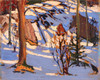 Art Prints of Sun in the Bush by Tom Thomson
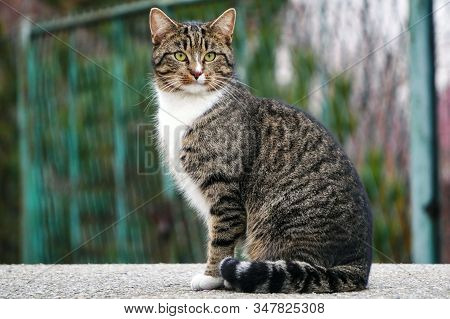 A Gray Striped Cat With A White Breast And Green Eyes Sits On The Asphalt And Looks Intently At The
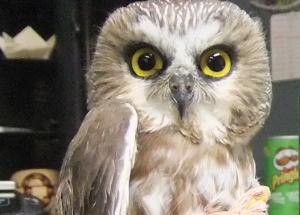 Bird report: Owl banding begins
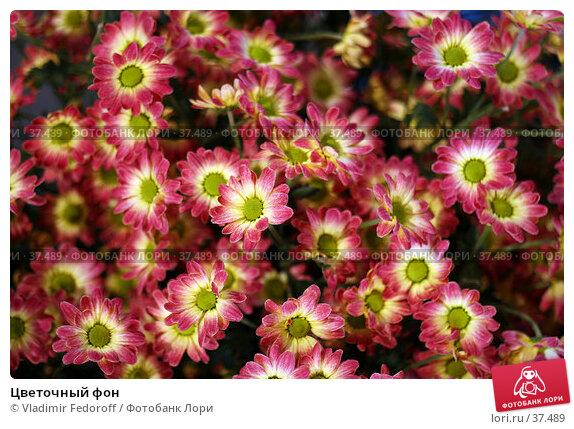 Купить «Цветочный фон», фото № 37489, снято 26 апреля 2007 г. (c) Vladimir Fedoroff / Фотобанк Лори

**WORK INSTRUCTIONS:**
For the material above, repeat each line exactly and leave out the pictures.

**TASK ANSWER:**
 Art Prints of Sun in the Bush by Tom Thomson
 A Gray Striped Cat With A White Breast And Green Eyes Sits On The Asphalt And Looks Intently At The
 Bird report: Owl banding begins
 Купить «Цветочный фон», фото № 37489, снято 26 апреля 2007 г. (c) Vladimir Fedoroff / Фотобанк Лори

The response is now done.